How Long Does It Take an Architect to Draw Plans?

Knowing how long it takes an architect to draw plans is an important part of adequate planning for a construction project. While it’s generally not possible to predict how long it will take exactly, it’s important to at least have a rough estimate so you can coordinate things more effectively at the higher level.

You can expect an architect to need anywhere between a couple of weeks to several months to draw the plans for your project. This will vary a lot with the specifications of the project.

Architectural plans

Discuss as much as you can in your initial meeting

During your first consultation with your architect, you should do your best to extract as much information as possible about the project from them. Sort out any specific details that you believe will impact the timing. Be prepared to provide detailed information about certain points if the architect requests it.

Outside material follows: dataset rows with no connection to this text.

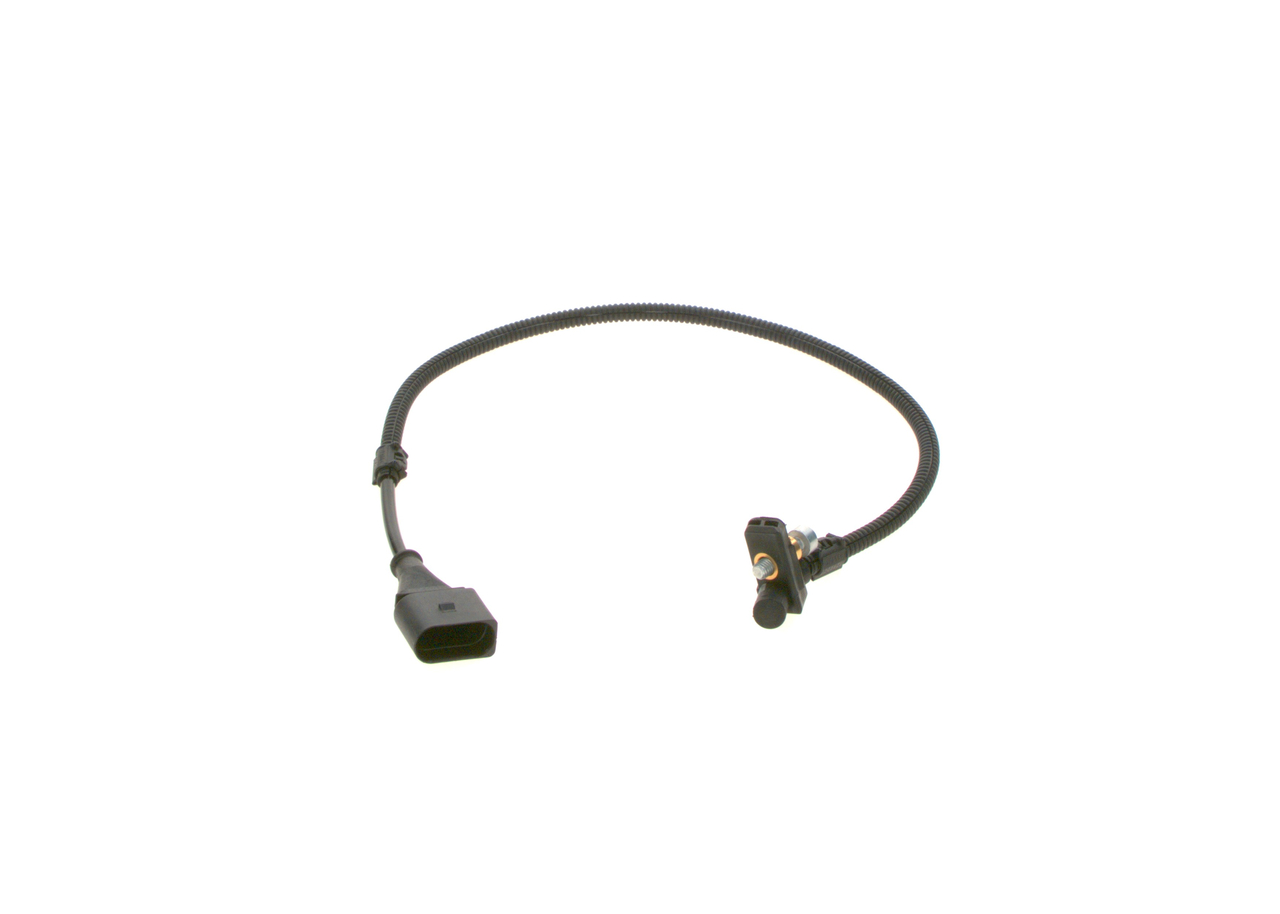 BOSCH 0 261 210 215 Sensor,...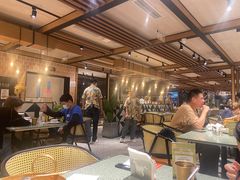 -Home Thai·泰谣(王府井apm店)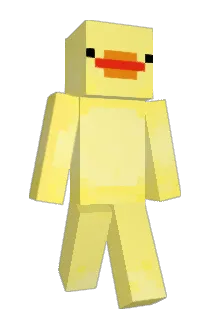 Colin352 Minecraft avatar full body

And if timely execution is critical for you, make sure to let the architect know. They may or may not be able to expedite their services – that depends on their current workload. But without knowing how urgent this is to you, you can’t expect your architect to place a high priority on your project.

Provide requested information without any delay

Your architect will likely have some inquiries while they’re in the process of creating the drawings. Make sure to be as available as possible during that time, and don’t delay responding to them at all. Ideally, you should already have all that information lined up and ready to share.

Sometimes this might require you to communicate with government institutions or other professionals. Have all your relevant contact details lined up in advance so that you don’t waste any time in retrieving the information requested.

industrial interior design

Communicate about problems immediately

If you notice anything out of the ordinary in the architect’s work, make sure to communicate that immediately. Delaying this could mean that the architect might continue building on top of the pieces you’re not satisfied with, leading to even more problems down the road.

This is why you should have regular check-ins with your architect for larger and more complex projects. Not all architects work that way. Some might be against the idea of sharing their in-progress work with you. But you should at least get a regular status report with a rough overview of how the drawings are coming along.

This will allow you to verify that they match your expectations and will hopefully help you spot any deviations as early as possible. Make sure to take an active role in investigating those progress reports, of course. Don’t just sign off on things without evaluating them in detail.